Production Incident Management

What is a Production Incident?

A production incident, commonly known as an "incident," is an unexpected event or problem that arises within our live production environments, resulting in either complete or partial service disruptions. In the case of a partial incident, it renders one or more functions of a module nonfunctional or inaccessible.

All production incidents with high blast radius or impact are posted on our status page (https://status.harness.io) and our users can subscribe to the feeds from this site to get notified.

These major incidents follow an escalated all-hands-on-deck process with shorter timeframes and higher urgency that is required to accelerate the resolution process.

Prod Incident Criteria:

  • P0 Incident means Harness is down or is unusable for 5+ customers in a specific cluster
  • P1 Incident means a major Harness feature/function is not available to any of our users including regressions (new releases breaking existing behavior)

Here is a general workflow for how an Incident is managed at Harness.

How are incidents identified and triaged?
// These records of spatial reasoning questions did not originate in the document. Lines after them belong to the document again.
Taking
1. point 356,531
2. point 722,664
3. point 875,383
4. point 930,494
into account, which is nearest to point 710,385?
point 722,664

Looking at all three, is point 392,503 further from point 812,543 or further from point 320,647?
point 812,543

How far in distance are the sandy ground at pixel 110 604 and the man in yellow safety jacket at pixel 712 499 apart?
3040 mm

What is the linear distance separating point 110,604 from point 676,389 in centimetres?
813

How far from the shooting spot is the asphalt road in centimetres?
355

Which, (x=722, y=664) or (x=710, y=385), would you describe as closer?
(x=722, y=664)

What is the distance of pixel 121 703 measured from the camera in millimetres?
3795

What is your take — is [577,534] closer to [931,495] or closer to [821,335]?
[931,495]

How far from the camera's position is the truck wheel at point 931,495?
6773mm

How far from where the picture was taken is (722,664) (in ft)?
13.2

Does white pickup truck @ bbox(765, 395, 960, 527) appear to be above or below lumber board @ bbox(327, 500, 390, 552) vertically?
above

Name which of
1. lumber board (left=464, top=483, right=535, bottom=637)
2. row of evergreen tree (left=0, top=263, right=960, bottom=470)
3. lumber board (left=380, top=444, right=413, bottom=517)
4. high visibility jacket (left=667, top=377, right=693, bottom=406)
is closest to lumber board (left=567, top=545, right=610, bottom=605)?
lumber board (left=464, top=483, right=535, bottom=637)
Incidents can be detected either through our internal alerting or by an external user reporting to CX.

Internal Alerts:

All Harness services have a FireHydrant configured to create P0/P1 incidents with following criteria:

  • ART goes above the threshold
  • SLI Indicators
  • Synthetic job failures
  • GCP alerts

Services may use other alerting systems such as:

  • Grafana/Prometheus

Once a Prod incident is detected, a War Room is created immediately and on-call Service Owners and Engineering Leaders collaborate to triage and drive resolution on priority.

External Reporting

Any Harness customer is encouraged to report (by opening a P0 or P1 support ticket and/or escalating it through cx-escalation@harness.io) an issue if they believe there is a production issue qualifying as a P0 or P1

Harness CX Engineers initiate incidents for urgent issues reported by customers. (Team leads are responsible for ensuring the on-call rotation is suitable for their team's time zones, workloads, and expertise).

A customer MUST submit a self-detected incident as an URGENT issue in their app.harness.io by selecting “Harness is completely down and unusable (Priority: Urgent)”
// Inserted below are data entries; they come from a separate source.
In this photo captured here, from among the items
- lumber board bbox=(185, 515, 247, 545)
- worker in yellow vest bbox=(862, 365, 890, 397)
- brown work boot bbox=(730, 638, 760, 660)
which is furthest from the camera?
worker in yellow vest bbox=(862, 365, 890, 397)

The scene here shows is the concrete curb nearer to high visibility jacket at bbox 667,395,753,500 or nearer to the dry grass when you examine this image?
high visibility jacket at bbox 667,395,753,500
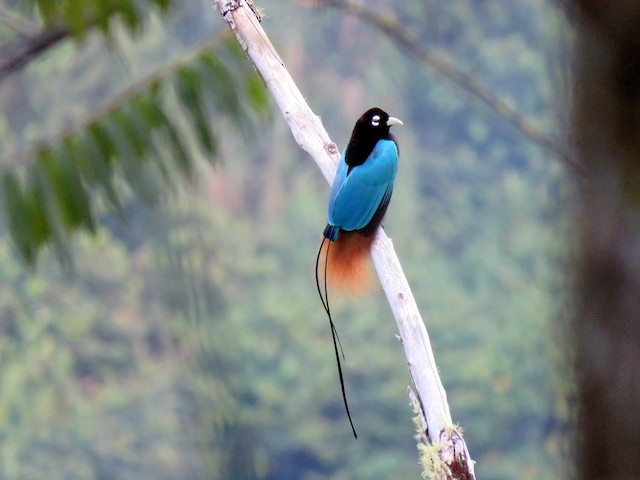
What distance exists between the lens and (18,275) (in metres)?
7.39

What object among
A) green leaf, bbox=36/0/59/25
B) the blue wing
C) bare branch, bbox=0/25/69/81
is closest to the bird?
the blue wing

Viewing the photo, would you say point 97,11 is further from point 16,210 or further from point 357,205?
point 357,205

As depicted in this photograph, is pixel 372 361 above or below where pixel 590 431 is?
above

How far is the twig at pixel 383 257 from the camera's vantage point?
35.3 inches

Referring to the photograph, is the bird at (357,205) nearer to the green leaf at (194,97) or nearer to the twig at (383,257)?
the twig at (383,257)

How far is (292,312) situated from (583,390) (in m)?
6.68

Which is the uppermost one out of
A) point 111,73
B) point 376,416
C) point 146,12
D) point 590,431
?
point 111,73

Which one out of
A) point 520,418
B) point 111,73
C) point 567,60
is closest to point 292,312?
point 520,418

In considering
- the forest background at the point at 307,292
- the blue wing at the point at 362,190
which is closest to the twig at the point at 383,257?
the blue wing at the point at 362,190

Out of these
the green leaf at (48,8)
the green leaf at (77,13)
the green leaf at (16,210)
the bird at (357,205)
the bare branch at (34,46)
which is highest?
the bare branch at (34,46)

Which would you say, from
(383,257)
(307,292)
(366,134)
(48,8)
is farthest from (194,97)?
(307,292)

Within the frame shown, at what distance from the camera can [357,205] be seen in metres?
1.16

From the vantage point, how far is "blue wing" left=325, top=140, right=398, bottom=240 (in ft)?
3.74

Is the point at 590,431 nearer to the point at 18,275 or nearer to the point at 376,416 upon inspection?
the point at 376,416
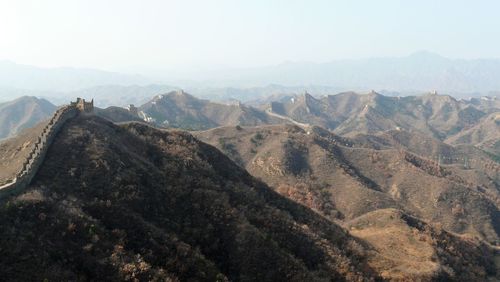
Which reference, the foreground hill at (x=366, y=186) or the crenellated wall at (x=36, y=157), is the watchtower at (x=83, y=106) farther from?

Once submitted, our on-call rotation will be paged and an initial response is guaranteed per the SLA outlined in: Support Tiers and Definitions

Upon initial triage by Harness Engineering, if it is found that the reported issue does not constitute a P0 or P1, we will proceed with the support triaging workflow/process after discussing and obtaining approval from the user who reported the issue.
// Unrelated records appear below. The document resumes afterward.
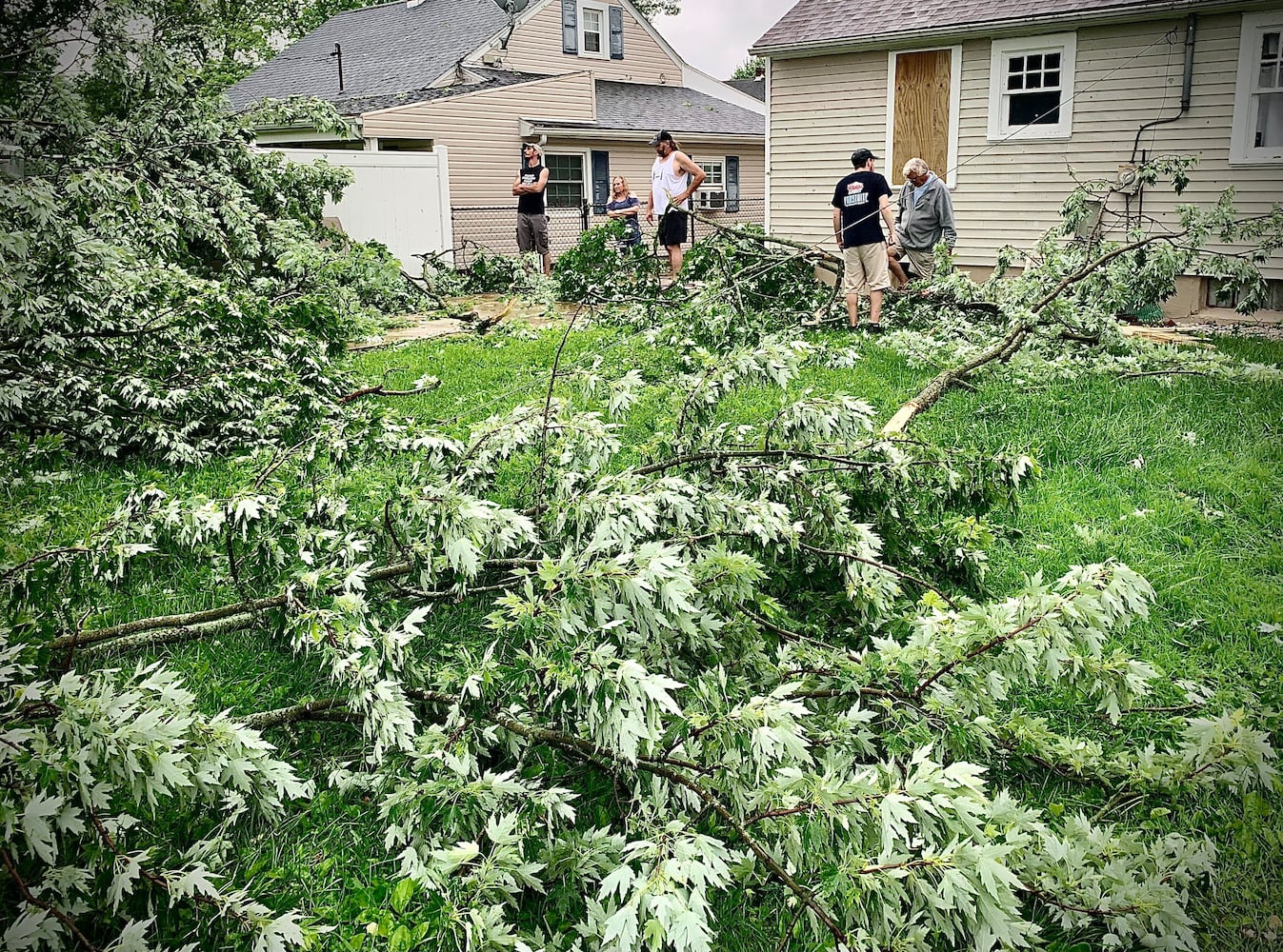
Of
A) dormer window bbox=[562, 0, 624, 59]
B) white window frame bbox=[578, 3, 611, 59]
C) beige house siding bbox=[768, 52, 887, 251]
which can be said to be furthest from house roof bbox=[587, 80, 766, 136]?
beige house siding bbox=[768, 52, 887, 251]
When customers are manually reporting we encourage sharing as much explicit detail as possible to accelerate the initial triage efforts.

  • Relevant logs (if not already sent to Harness)
  • Pipeline execution URL
  • Any changes that may have been made
  • Business impact and urgency
  • Steps to reproduce

Major Incident and Platform Availability

Anyone can view the current availability status and historical data of the Harness application, as well as subscribe to receive availability alerts through status.harness.io.

Harness tracks the status of multiple services in StatusPage across our multiple Prod Clusters.

Harness' uptime SLA calculation methods can be found here: Computing uptime for Harness Modules | Harness Developer Hub.

Status Page Workflow

Harness may learn about an incident from either external customer report or internal alerting.

Once the report is confirmed and it turns out to be a major incident with a high blast radius, a message will be posted to Status Page as Investigating and transition to Identified once the root cause is known and mitigation is in progress. Once the issue is remediated it transitions to Monitoring.

Once the incident has been in Monitoring status for at least an hour, it moves to Resolved. Harness downtime SLA stops once the incident is patched/fixed and the status is set to Monitoring.

Postmortem

Harness will publish a Root Cause Analysis (RCA) on the status page's postmortem section within 48 hours after resolving an incident.